Fortunately, states saw the drop coming, according to a tax-estimate report from the Rockefeller Institute of Government at the State University of New York. That’s because it represents the cascading effects of the fiscal cliff, the end-of-2012 fight over spending cuts and tax hikes. Many (wealthy) taxpayers sold stocks and collected income on bonuses in 2012 rather than 2013 to avoid impending higher taxes, which resulted in what the report calls a “trough” in capital gains in 2013.
State tax revenues dropped 0.3 percent, unadjusted for inflation, in the first quarter of the year compared to the same quarter in 2013, suggesting better fiscal conditions than portrayed in a June tax release from the Census Bureau, the report finds. Individual income taxes were down 1.2 percent, but sales and corporate taxes were up 1.7 percent and 1.4 percent.
Three states saw double-digit tax revenue growth
(Darker-shaded states saw greater positive growth in first-quarter revenues.)
Three states saw double-digit growth in overall tax revenues from the first quarter of 2013 to the same period this year. Revenues grew the most in Nebraska, at 22.3 percent, followed by 12.1 percent in Wyoming and 11.8 percent in Louisiana. Three states posted double-digit declines. Alaska saw revenues drop 67.8 percent, followed by Minnesota’s 16.3 percent and Michigan’s 14.2 percent decline.
Plains states — Iowa, Kansas, Minnesota, Missouri, Nebraska, North Dakota and South Dakota — saw the biggest declines, of 5.4 percent. The Rocky Mountain states — Colorado, Idaho, Montana, Utah and Wyoming — saw the biggest growth, at 6.4 percent.

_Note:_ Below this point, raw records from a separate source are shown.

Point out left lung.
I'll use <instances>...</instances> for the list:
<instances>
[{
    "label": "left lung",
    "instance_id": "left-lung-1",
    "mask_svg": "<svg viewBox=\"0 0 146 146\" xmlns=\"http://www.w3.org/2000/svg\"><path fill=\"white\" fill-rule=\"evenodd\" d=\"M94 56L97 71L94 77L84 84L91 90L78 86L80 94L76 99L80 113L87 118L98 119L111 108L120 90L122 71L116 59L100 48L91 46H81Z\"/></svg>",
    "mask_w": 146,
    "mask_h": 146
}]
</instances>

Twenty-two states collected more from personal income tax revenue than sales tax revenue
(Darker-shaded states collected more from the personal income tax than the sales tax.)
State taxes are more erratic than the overall economy
While tax revenue is related to economic growth, the fact that it has been more volatile than the economy overall suggests other factors, such as policy, could affect revenues.
The fiscal cliff’s effect was strongest on personal income taxes
Personal income taxes fluctuated far more than sales taxes, as the chart below shows. The data also show that the Great Recession hit state tax collections harder than either of the recessions that came before it.